[begin RECORDS SHOWN]
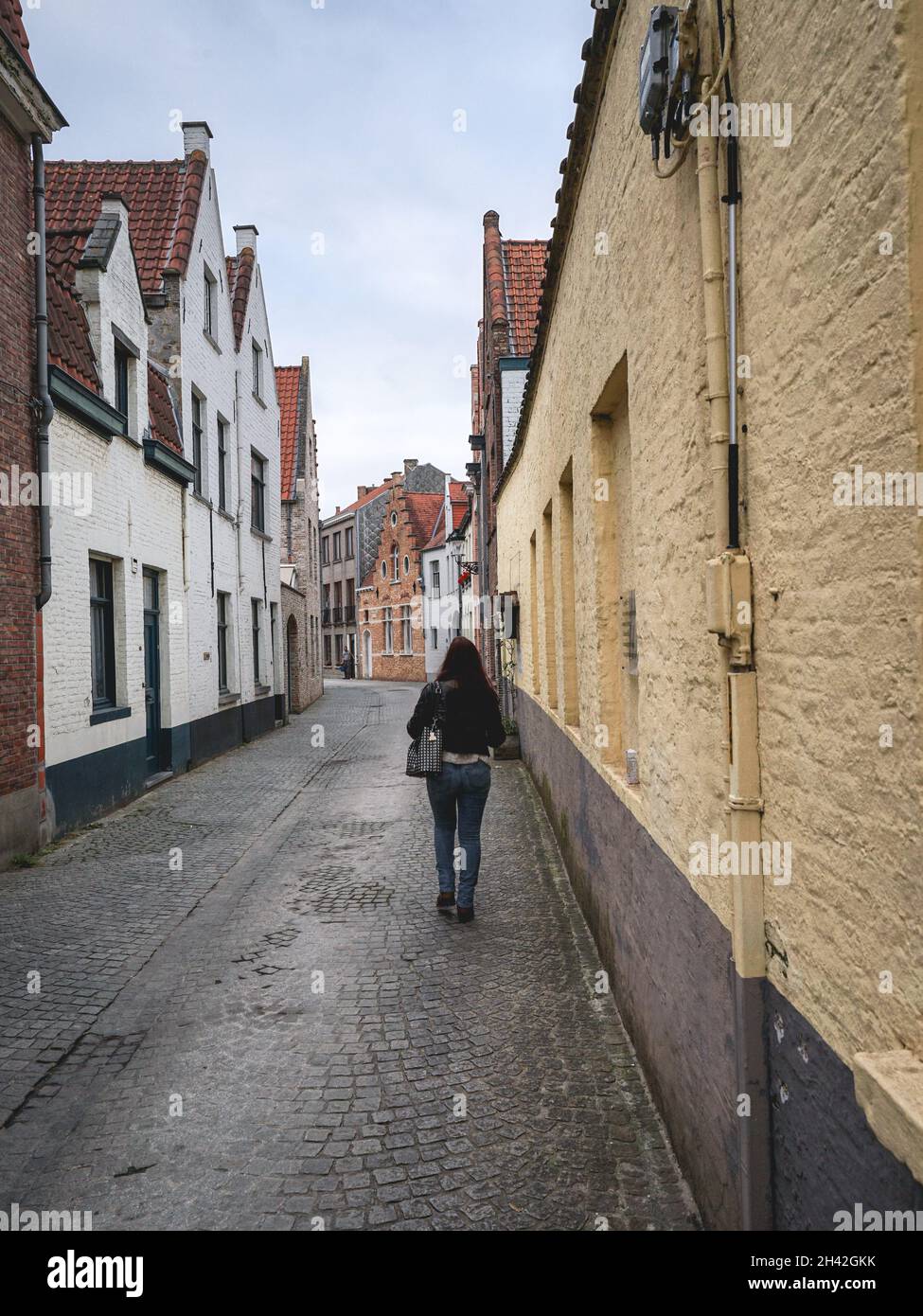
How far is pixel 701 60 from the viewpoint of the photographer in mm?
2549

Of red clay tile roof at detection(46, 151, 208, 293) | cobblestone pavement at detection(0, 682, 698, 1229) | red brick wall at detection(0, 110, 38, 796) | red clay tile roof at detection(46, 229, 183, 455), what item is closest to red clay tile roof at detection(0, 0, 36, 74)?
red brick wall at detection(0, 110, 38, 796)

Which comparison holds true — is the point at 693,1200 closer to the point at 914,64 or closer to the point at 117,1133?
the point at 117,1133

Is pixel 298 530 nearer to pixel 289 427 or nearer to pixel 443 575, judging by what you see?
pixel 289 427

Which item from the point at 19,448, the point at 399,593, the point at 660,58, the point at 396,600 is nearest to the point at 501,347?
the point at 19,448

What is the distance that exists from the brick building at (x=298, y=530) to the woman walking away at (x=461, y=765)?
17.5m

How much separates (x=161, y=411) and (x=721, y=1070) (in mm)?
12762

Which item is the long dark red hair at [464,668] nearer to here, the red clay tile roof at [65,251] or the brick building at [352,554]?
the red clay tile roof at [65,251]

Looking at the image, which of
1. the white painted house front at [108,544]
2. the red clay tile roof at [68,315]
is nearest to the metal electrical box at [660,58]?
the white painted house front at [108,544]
[end RECORDS SHOWN]
[begin RECORDS SHOWN]
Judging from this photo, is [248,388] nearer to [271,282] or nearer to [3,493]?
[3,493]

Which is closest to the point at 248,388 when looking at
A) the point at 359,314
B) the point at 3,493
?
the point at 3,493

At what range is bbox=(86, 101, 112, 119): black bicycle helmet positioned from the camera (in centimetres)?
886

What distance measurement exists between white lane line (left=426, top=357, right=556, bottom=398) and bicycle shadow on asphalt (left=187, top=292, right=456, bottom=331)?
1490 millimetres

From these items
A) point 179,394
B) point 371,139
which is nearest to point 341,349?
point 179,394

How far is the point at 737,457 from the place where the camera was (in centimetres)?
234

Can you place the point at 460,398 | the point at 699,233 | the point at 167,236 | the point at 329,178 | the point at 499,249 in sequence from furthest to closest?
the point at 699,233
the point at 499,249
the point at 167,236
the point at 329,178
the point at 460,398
[end RECORDS SHOWN]
[begin RECORDS SHOWN]
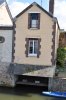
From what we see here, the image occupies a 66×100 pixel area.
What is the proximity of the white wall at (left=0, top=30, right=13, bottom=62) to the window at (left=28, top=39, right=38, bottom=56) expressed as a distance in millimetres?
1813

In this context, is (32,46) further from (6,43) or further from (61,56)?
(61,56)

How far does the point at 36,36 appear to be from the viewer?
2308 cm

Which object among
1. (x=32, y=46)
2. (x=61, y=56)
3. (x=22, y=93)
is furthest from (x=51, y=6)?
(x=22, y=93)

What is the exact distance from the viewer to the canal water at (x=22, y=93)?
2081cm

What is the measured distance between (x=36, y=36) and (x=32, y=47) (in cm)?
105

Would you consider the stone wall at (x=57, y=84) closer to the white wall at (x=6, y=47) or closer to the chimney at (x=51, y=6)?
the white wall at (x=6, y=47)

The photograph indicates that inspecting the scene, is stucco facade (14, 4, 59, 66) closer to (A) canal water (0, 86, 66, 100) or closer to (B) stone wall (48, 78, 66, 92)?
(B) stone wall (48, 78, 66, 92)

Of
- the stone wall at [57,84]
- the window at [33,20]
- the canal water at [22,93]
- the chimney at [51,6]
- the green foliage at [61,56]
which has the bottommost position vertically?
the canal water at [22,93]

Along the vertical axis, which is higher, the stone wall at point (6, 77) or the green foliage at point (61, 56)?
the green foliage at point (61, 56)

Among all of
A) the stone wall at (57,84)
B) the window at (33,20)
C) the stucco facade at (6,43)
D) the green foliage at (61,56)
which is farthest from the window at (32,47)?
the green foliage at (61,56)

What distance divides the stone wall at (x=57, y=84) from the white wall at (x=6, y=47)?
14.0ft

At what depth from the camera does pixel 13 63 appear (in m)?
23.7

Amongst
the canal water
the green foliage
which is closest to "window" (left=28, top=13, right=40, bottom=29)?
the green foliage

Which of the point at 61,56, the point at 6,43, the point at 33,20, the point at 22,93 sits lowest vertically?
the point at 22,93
[end RECORDS SHOWN]
Show every line of the data above that contains the word "bicycle", where a match must have the same capitalization.

At what range is bbox=(86, 101, 112, 119): black bicycle helmet positioned from the camera (in centimetres)?
What distance measurement exists between white lane line (left=426, top=357, right=556, bottom=398) and bicycle shadow on asphalt (left=187, top=292, right=456, bottom=331)?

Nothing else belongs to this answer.